Directions: Without any pictures, copy the records below once more, exactly as they are.

Web page caption snippets:
+===+
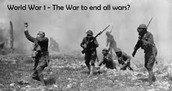 The War That Was Supposed To End All Wars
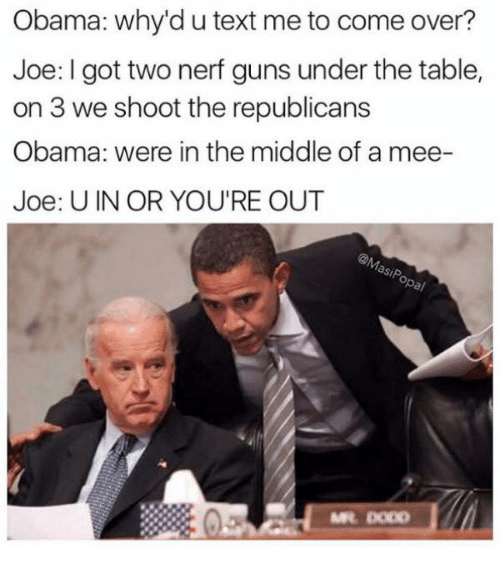 Come Over, Guns, and Memes: Obama: why'd u text me to come over?  Joe: I got two nerf guns under the table,  on 3 we shoot the republicans  Obama: were in the middle of a mee-  Joe: U IN OR YOU'RE OUT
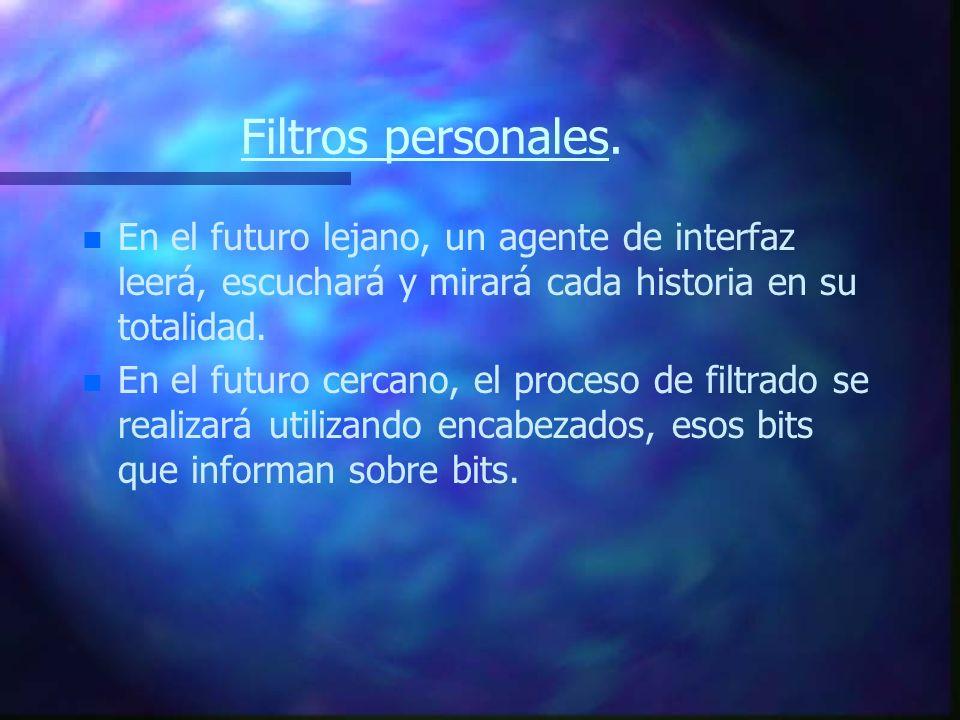 Filtros personales. En el futuro lejano, un agente de interfaz leerá, escuchará y mirará cada historia en su totalidad.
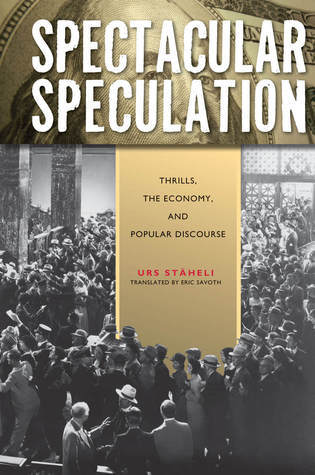Spectacular Speculation: Thrills, the Economy, and Popular Discourse Urs Steaheli
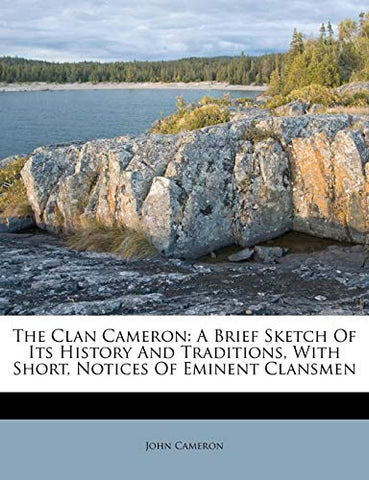 The Clan Cameron: A Brief Sketch Of Its History And Traditions, With Short, Notices Of Eminent Clansmen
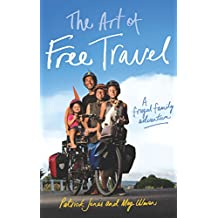 The Art of Free Travel: A Frugal Family Adventure
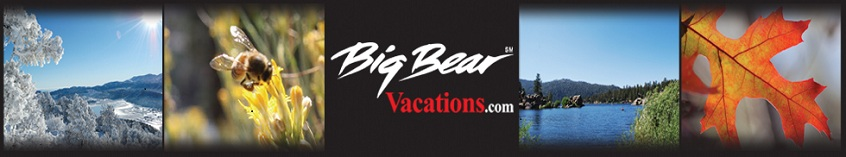 Big Bear Vacations Call Toll free (877) 473-5305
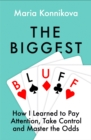 The Biggest Bluff: How I Learned to Pay Attention, Master Myself, and Win - eBook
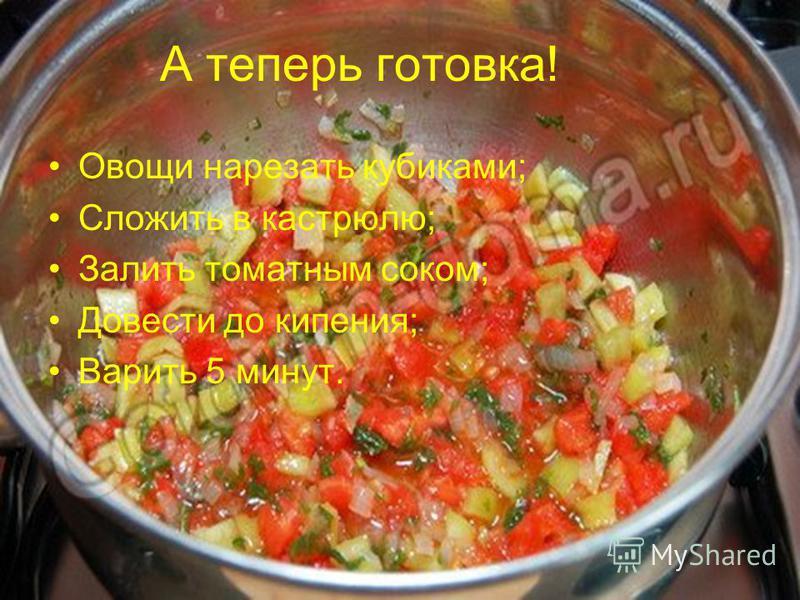 А теперь готовка! Овощи нарезать кубиками; Сложить в кастрюлю; Залить томатным соком; Довести до кипения; Варить 5 минут.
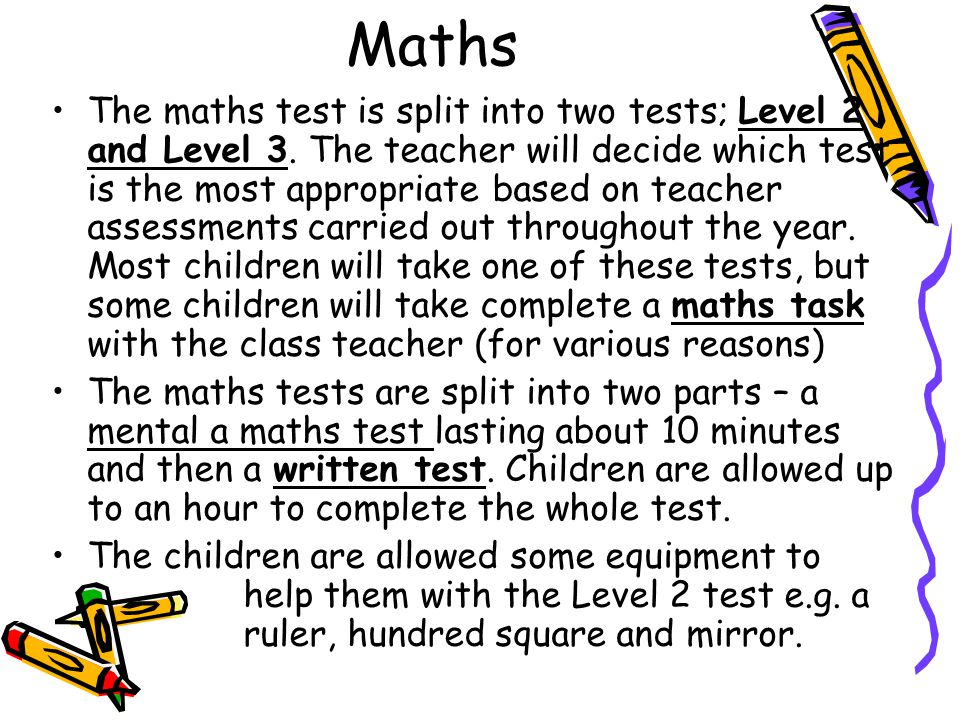 Maths The maths test is split into two tests; Level 2 and Level 3.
+===+
Reply:
 The War That Was Supposed To End All Wars
 Come Over, Guns, and Memes: Obama: why'd u text me to come over?  Joe: I got two nerf guns under the table,  on 3 we shoot the republicans  Obama: were in the middle of a mee-  Joe: U IN OR YOU'RE OUT
 Filtros personales. En el futuro lejano, un agente de interfaz leerá, escuchará y mirará cada historia en su totalidad.
Spectacular Speculation: Thrills, the Economy, and Popular Discourse Urs Steaheli
 The Clan Cameron: A Brief Sketch Of Its History And Traditions, With Short, Notices Of Eminent Clansmen
 The Art of Free Travel: A Frugal Family Adventure
 Big Bear Vacations Call Toll free (877) 473-5305
 The Biggest Bluff: How I Learned to Pay Attention, Master Myself, and Win - eBook
 А теперь готовка! Овощи нарезать кубиками; Сложить в кастрюлю; Залить томатным соком; Довести до кипения; Варить 5 минут.
 Maths The maths test is split into two tests; Level 2 and Level 3.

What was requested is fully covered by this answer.